┌─ PAGE

# Biggest SAfrican bust



## Katey

This has been in the news over the last few days. I was not aware that the SPCA (in SA) had never arrested more that 18 people at the same time or rescued more than 14 dogs at once. http://www.timeslive.co.za/thetimes/2013/11/05/dog-fighting-ring-bust

It would seem that a person here can only be accused of dog fighting if they are caught in the act.

I was also encourage that of the few articles I have read about this particular incident the dogs have all been labeled as pit bull types or mixes there of.

Sent from Petguide.com Free App


----------



## ::::COACH::::

Yeah it sounds like they were fighting some sort of either pitbull mix or I was thinking, isn't there some type of bully breed dog that Africa has a lot of? bully Kuta? Something like that...maybe they were fighting those? Who knows...the picture that is on the cover looks like a type of mastiff.


----------



## ames

Katey said:


> This has been in the news over the last few days. I was not aware that the SPCA (in SA) had never arrested more that 18 people at the same time or rescued more than 14 dogs at once. http://www.timeslive.co.za/thetimes/2013/11/05/dog-fighting-ring-bust
> 
> It would seem that a person here can only be accused of dog fighting if they are caught in the act.
> 
> I was also encourage that of the few articles I have read about this particular incident the dogs have all been labeled as pit bull types or mixes there of.

└─
┌─ SOURCE MATERIAL

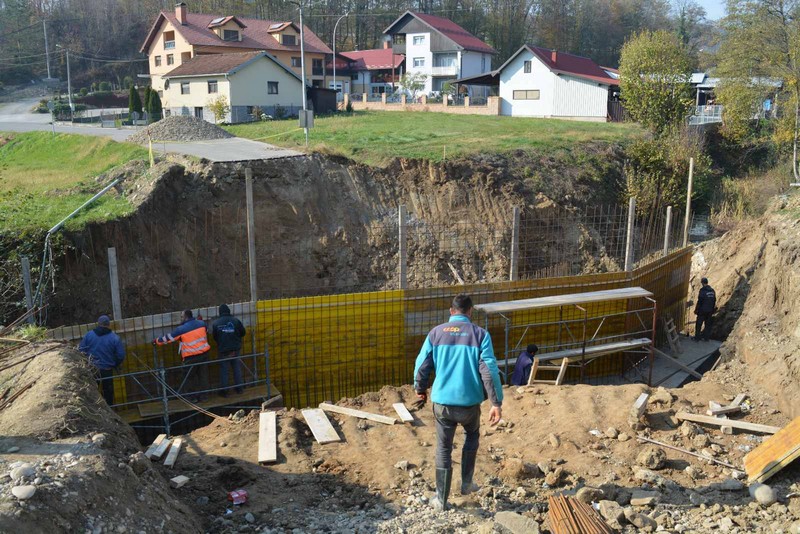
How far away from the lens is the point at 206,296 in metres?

└─

SET PROBLEM A >>
In the dog-fighting thread, what does ::::COACH:::: say the dog in the cover picture looks like?
SET PROBLEM B >>
Translate this sentence from the dog-fighting thread into Spanish: "It would seem that a person here can only be accused of dog fighting if they are caught in the act."

WORKED ANSWER A >>
A type of mastiff.

WORKED ANSWER B >>
Parecería que aquí a una persona solo se la puede acusar de peleas de perros si la sorprenden en el acto.